Aufgaben:
- A) Zu welchem Zweck wird in der Kolumne zur Überregulierung die Redewendung „Schuster, bleib' bei deinen Leisten“ angeführt?
- B) Welches Amt hat Ruth Baumann laut der Kolumne zur Überregulierung inne?
- C) Gib die Kolumne zur Überregulierung zwischen „Eine alte Redewendung“ und „Handwerk (UFH) Baden-Württemberg.“ einschließlich wieder und benenne dabei „Politik“ in „Verwaltung“ um.

Vorliegender Text:
((

Die Baumann-Kolumne "Neues von der Werkbank" Kommentar: Bürokratie und Überregulierung – der Staat sollte seine Grenzen kennen!

Zugehörige Themenseiten:
Neues von der Werkbank – Kolumne von Ruth Baumann

Eine alte Redewendung besagt: "Schuster, bleib' bei deinen Leisten." Hätte es nicht auch Charme, diesen Gedanken auf die Politik zu übertragen? Wo wären Kernkompetenzen zu setzen, wo sollten Schwerpunkte liegen und wo wäre es besser, sich zurückzunehmen? Eine Antwort auf diese Fragen hat Ruth Baumann, Präsidentin der Unternehmerfrauen im Handwerk (UFH) Baden-Württemberg.

))

Bereitgestelltes Material:

((

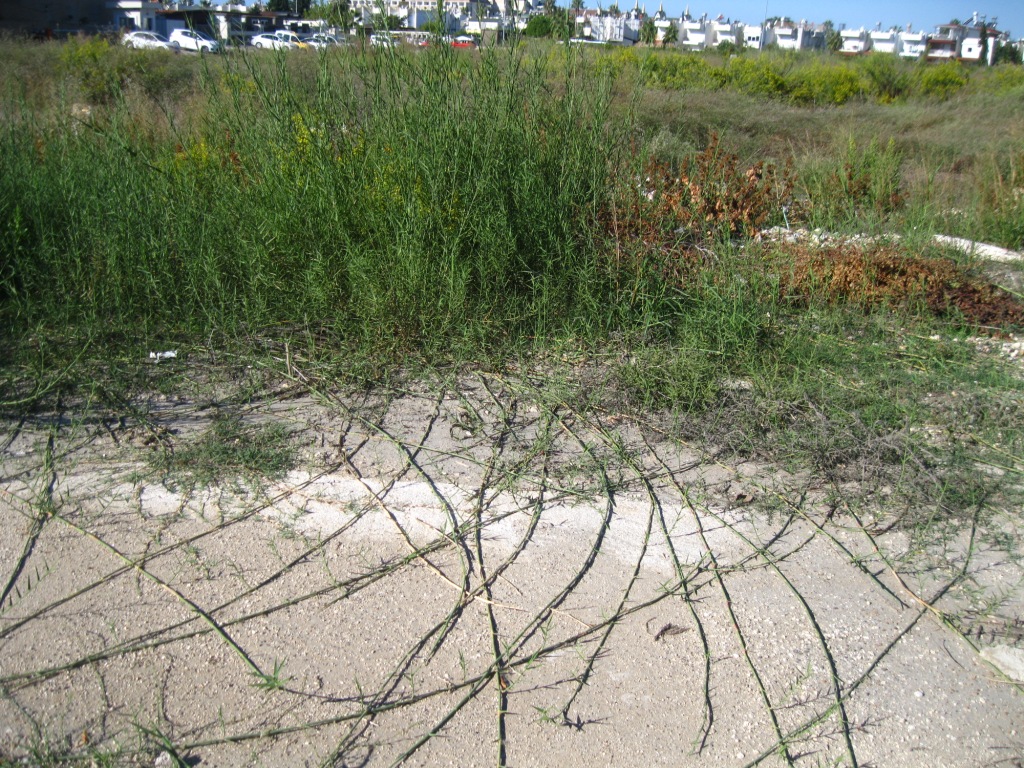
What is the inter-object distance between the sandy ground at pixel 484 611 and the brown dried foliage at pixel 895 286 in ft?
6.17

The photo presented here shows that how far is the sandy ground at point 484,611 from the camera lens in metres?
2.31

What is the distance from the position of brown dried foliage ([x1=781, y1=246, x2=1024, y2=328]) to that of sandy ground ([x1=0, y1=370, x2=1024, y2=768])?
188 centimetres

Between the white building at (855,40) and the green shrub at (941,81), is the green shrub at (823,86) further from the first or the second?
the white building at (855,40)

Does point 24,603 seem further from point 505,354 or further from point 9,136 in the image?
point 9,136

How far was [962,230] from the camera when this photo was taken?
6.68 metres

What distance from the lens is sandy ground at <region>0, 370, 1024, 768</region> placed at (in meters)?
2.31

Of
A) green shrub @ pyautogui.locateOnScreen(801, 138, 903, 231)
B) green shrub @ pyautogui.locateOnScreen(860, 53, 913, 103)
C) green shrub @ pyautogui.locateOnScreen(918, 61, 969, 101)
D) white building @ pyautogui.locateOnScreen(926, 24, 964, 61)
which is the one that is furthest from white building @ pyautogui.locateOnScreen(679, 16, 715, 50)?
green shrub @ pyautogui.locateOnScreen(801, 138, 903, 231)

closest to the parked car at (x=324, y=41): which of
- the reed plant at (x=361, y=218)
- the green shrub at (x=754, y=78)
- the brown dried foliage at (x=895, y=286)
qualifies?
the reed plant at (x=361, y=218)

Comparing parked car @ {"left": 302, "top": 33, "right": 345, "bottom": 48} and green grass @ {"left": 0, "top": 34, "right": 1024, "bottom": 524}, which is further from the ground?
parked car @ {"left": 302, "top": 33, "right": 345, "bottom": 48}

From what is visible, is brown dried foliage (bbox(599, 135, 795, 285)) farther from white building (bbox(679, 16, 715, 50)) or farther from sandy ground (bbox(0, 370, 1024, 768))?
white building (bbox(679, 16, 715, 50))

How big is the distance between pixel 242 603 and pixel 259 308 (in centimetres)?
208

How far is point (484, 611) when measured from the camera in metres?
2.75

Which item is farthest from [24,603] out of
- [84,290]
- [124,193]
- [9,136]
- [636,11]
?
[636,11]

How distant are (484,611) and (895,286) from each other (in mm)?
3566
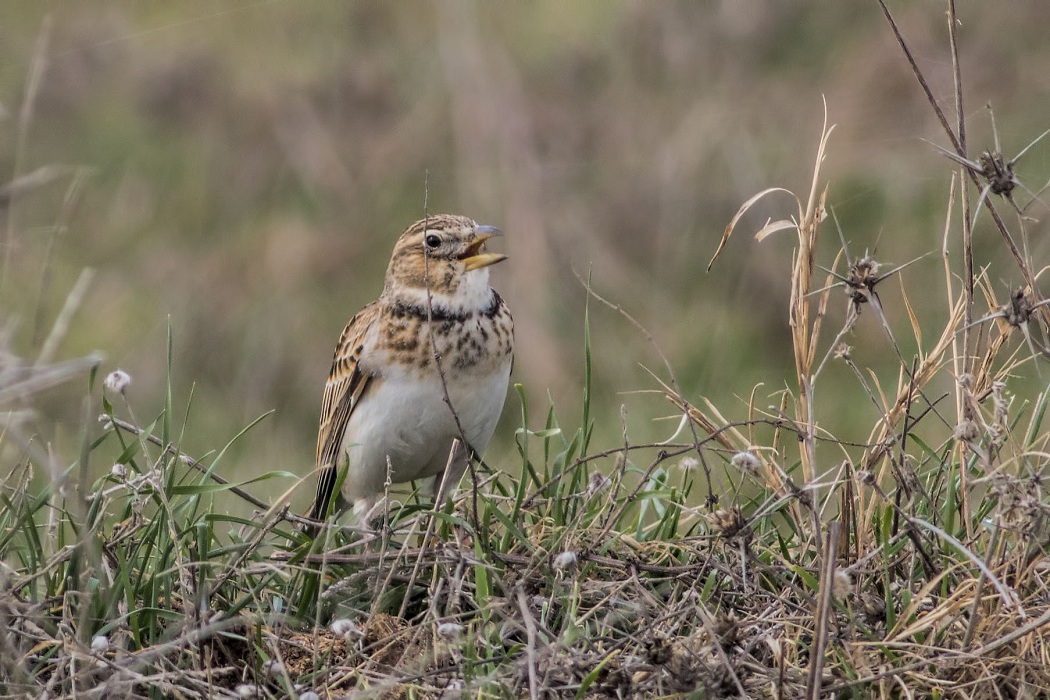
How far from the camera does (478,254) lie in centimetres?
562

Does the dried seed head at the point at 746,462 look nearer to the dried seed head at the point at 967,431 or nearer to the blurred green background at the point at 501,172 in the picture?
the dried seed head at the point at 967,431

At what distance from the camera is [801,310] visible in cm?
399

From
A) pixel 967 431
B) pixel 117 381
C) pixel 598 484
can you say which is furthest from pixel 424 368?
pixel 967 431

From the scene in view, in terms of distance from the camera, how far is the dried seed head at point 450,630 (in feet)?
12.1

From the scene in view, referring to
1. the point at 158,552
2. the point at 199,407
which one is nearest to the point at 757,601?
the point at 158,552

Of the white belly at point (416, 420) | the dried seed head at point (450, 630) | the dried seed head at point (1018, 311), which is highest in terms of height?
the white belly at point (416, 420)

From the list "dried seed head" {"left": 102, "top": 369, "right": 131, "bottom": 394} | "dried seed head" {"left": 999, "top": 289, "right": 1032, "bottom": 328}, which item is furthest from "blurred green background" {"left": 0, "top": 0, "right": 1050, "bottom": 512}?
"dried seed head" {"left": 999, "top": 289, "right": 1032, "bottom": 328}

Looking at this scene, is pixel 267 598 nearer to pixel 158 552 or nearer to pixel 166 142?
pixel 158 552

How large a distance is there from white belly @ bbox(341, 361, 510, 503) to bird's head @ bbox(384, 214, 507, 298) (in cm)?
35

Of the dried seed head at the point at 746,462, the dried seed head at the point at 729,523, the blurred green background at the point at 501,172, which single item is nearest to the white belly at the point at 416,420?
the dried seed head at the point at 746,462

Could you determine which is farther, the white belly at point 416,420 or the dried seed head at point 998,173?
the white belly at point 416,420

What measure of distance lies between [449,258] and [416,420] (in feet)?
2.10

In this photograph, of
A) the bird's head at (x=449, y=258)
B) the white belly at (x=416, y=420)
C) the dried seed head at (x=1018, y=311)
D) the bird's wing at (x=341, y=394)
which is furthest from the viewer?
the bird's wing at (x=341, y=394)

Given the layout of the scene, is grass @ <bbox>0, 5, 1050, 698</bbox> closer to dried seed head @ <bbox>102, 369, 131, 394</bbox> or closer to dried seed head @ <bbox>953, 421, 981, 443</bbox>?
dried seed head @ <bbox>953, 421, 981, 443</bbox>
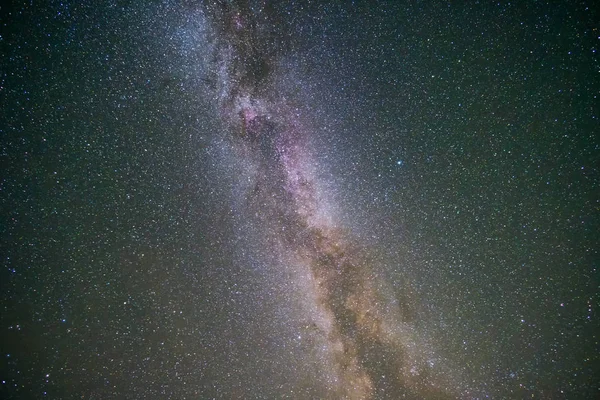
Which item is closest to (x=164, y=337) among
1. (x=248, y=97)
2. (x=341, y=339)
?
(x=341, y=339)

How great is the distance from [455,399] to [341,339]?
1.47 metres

))
((

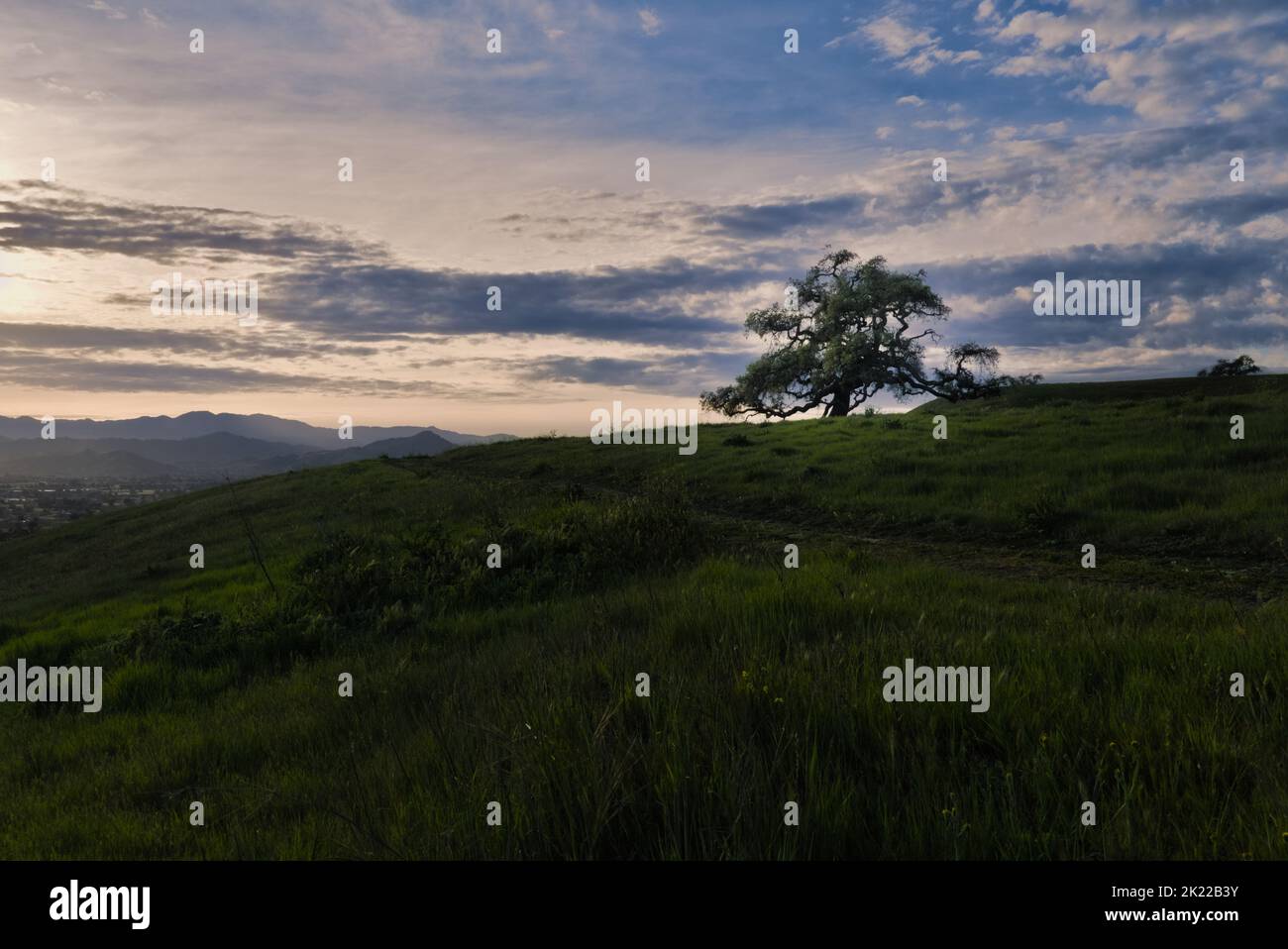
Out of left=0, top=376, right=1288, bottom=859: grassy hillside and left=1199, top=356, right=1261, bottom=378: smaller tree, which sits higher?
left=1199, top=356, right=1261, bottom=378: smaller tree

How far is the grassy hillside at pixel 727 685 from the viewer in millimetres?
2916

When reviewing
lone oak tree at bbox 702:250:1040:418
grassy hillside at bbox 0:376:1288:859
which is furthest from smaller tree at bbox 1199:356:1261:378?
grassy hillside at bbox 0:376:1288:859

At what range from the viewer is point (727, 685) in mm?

))
((

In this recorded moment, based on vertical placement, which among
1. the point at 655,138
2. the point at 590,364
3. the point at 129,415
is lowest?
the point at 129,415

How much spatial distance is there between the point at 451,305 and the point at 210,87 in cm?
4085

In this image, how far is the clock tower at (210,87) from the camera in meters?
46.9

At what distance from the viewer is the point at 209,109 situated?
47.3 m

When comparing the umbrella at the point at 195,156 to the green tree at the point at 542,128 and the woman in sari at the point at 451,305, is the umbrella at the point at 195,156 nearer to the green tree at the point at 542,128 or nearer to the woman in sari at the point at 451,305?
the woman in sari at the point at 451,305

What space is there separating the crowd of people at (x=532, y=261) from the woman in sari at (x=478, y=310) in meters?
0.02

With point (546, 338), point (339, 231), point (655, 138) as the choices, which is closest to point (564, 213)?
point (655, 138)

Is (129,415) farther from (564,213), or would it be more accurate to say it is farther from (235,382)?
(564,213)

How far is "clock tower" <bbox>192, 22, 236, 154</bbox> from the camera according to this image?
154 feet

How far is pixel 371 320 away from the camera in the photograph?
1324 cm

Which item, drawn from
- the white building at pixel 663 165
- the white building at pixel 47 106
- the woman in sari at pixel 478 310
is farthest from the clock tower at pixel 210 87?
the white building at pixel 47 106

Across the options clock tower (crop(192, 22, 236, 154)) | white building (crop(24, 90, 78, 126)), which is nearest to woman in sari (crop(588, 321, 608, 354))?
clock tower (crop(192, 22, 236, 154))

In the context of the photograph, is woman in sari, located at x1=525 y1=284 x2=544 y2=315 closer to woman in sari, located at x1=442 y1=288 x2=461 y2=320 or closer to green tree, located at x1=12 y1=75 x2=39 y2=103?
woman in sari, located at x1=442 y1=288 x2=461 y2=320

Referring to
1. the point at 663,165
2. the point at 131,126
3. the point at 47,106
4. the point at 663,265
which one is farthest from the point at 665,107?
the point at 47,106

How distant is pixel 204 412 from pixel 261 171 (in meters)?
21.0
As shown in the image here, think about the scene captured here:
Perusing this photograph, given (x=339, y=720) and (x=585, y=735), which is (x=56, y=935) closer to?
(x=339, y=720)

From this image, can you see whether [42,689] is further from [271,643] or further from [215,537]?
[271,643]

))

Lösungen:
- A) Die Kolumne will den Gedanken der Redewendung auf die Politik übertragen. Dabei fragt sie, wo Kernkompetenzen zu setzen wären, wo Schwerpunkte liegen sollten und wo es besser wäre, sich zurückzunehmen.

- B) Sie ist Präsidentin der Unternehmerfrauen im Handwerk (UFH) Baden-Württemberg.

- C)
Eine alte Redewendung besagt: "Schuster, bleib' bei deinen Leisten." Hätte es nicht auch Charme, diesen Gedanken auf die Verwaltung zu übertragen? Wo wären Kernkompetenzen zu setzen, wo sollten Schwerpunkte liegen und wo wäre es besser, sich zurückzunehmen? Eine Antwort auf diese Fragen hat Ruth Baumann, Präsidentin der Unternehmerfrauen im Handwerk (UFH) Baden-Württemberg.